When I arrived at the hospital I found Anhet in the maternity wing, a stuffy room hot from the midmorning sun streaming through the wall of windows. Mattresses line the perimeter of the room, each one filled with a woman awaiting her time. My friend sat at the edge of her bed, freshly bathed, her moist dark hair curling into rings. She wore a pastel floral house dress. She still smiled, but looked tired, and her contractions now caused her to pinch her breath off shortly. The matriarchs of her family surrounded her, each one advising and consoling her in lilting Miskito. Soon enough Anhet would be ushered back to Labor and Delivery where her contractions would mount in number and intensity.

A couple of hours later the double wooden doors clacked open, and in shuffled Anhet, eyes red and moist with recent tears. She was at that moment in labor when women realize that those early contractions were just the warm up and that things were just going to get heavier. I helped my friend to the bathroom where she scooped cool water from the fifty gallon barrel with a cut off plastic jug, rinsing her body. She changed into the hospital gown, opened to the front as is the custom, but which always gapes open precariously at the right breast.

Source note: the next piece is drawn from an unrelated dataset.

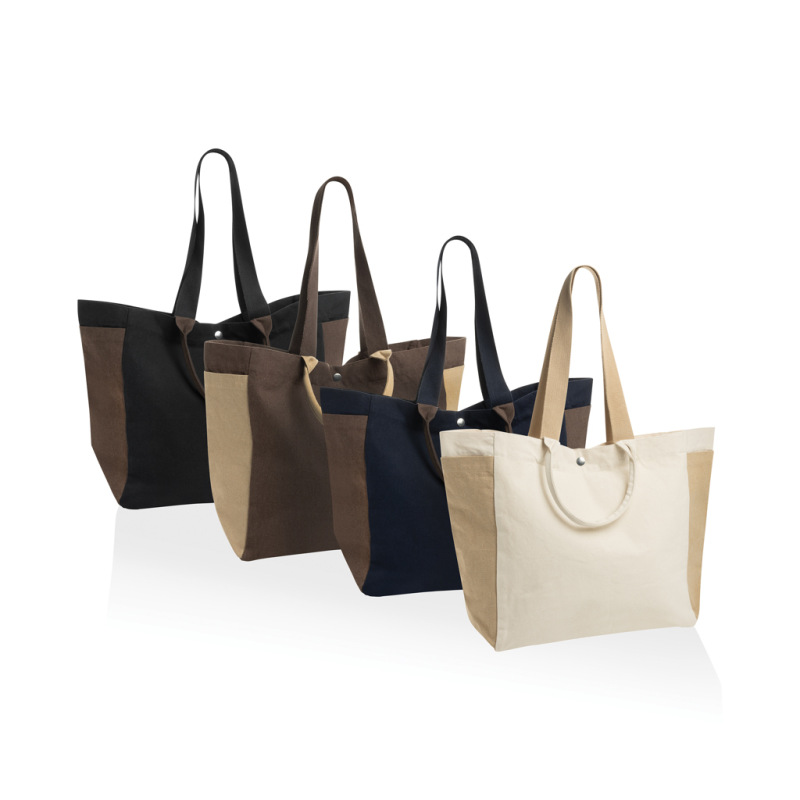 BEAU AWARE™ všestr. shopper taška z 400 gsm recykl. plátna čierna 4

I settled in for the next couple of hours to support my friend through her labor. The contractions swelled up inside of Anhet who found it most comfortable to stand, bracing her palms against the wall, fingers splayed open, her legs firmly planted underneath her hips. With each fresh wave I reminded Anhet to breath deeply, to let the pain drift out with her exhalation.

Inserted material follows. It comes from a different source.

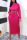 rose red British Style Solid O Neck Long Sleeve Two Pieces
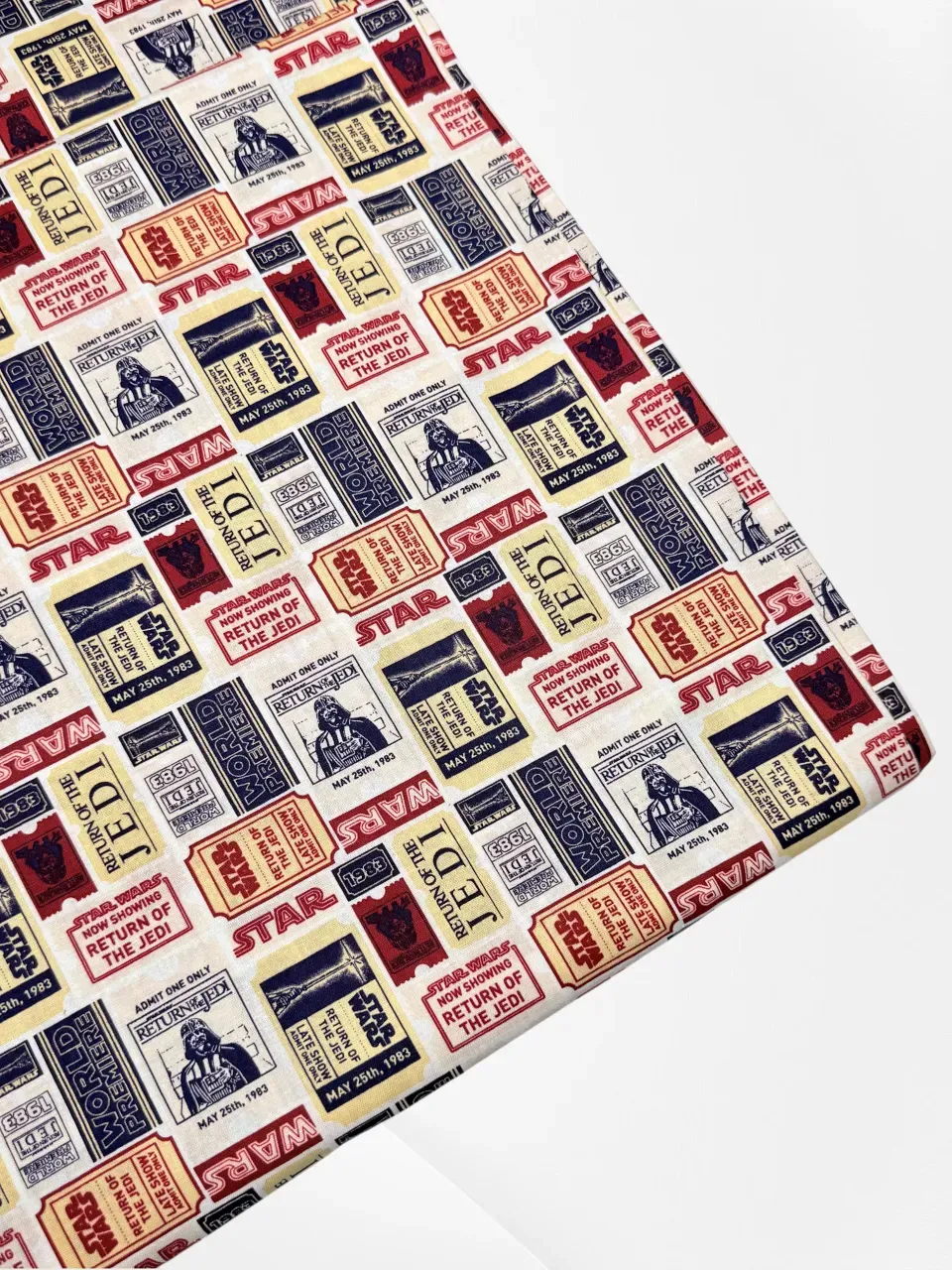 Star Wars, Movie Ticket Stub | Licensed Quilting Cotton | 112cm wide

“Wind cum, respira profunda (breath deeply).”

During the break between contractions I found my mind drifting back to those days in Daukura when Anhet and I first met. I thought of the stilted house, painted white and trimmed in green, the rocking chairs lined up in rows on the terrace. Mostly, I thought of the night when I bathed in the kitchen. Anhet had brought a bucket of water with a plastic bowl into the wooden room, setting a cake of soap on the windowsill. She closed the door behind her telling me she would stand guard. I had stripped off my sea-salted cloths and began to throw water onto my head, letting it drip down my shoulders to my feet. The cool water cut through the thick heat of the night. Anhet and I whispered through the slats in the wooden planks of the wall. We discussed boys and birth control. Our friendship was solidified in those moments talking through the wall as the water formed a moist puddle at my feet, dripping through the cracks into the earth below.

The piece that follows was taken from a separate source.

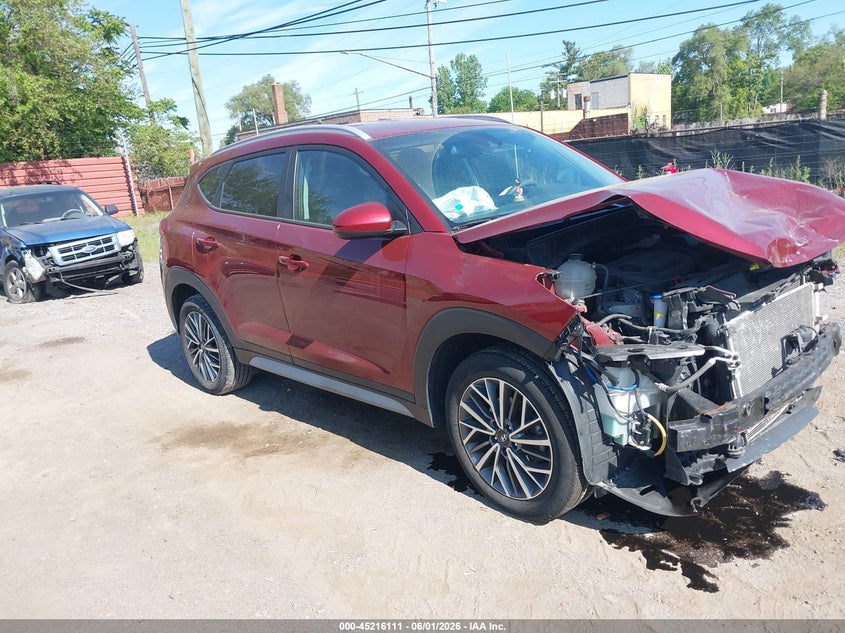 2020 Hyundai Tucson VIN KM8J3CAL6LU112638 IAAI salvage auction — FRONT END, Clear (Michigan), sold $2,250 on 2026-07-09 (photo 1)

The contractions came and went, coming closer and closer, like the tide riding the shore. The labor and delivery room was empty aside from the midwife, Anhet and I. I allowed her family to come in one at a time, the midwives eager to see Anhet’s progress and pass on words of wisdom. Her aunt’s arms embraced her during contractions, the fingers of her left hand open wide, browned and wrinkled, expertly cupping the uterine fundus as she must have done countless times to other laboring women. She asked whether we should give Anhet some herbs to speed her labor. I thought she was progressing fine, so better not to intervene.

I examined Anhet: 7 centimeters. I felt disappointed as she had been 7 centimeters two hours ago when I had examined her. This was the first labor and delivery of a friend that I had attended as a midwife. I wanted everything to go smoothly for her, but also knew how labors can stall and problems can arise. The baby’s head had dropped significantly into the birth canal though, giving me hope that she would make her appearance soon enough. Thirty minutes later Anhet complained of increasing pressure, saying she felt like something was going to fall out.

I donned a glove and examined my friend once again. She was completely dilated and my fingers braised up against her daughter’s head just millimeters from the mouth of her womb. With two courageous pushes her little girl’s head crowned and extended into the world. A tight cord around her neck held her back for an instant. I set two clamps and cut the pulsing cord that had transported oxygen and nutrients to this being for the last nine months. Her body came slipping out with the next push as I raised her up onto her mother’s abdomen. 4:13pm February 28th. She had arrived.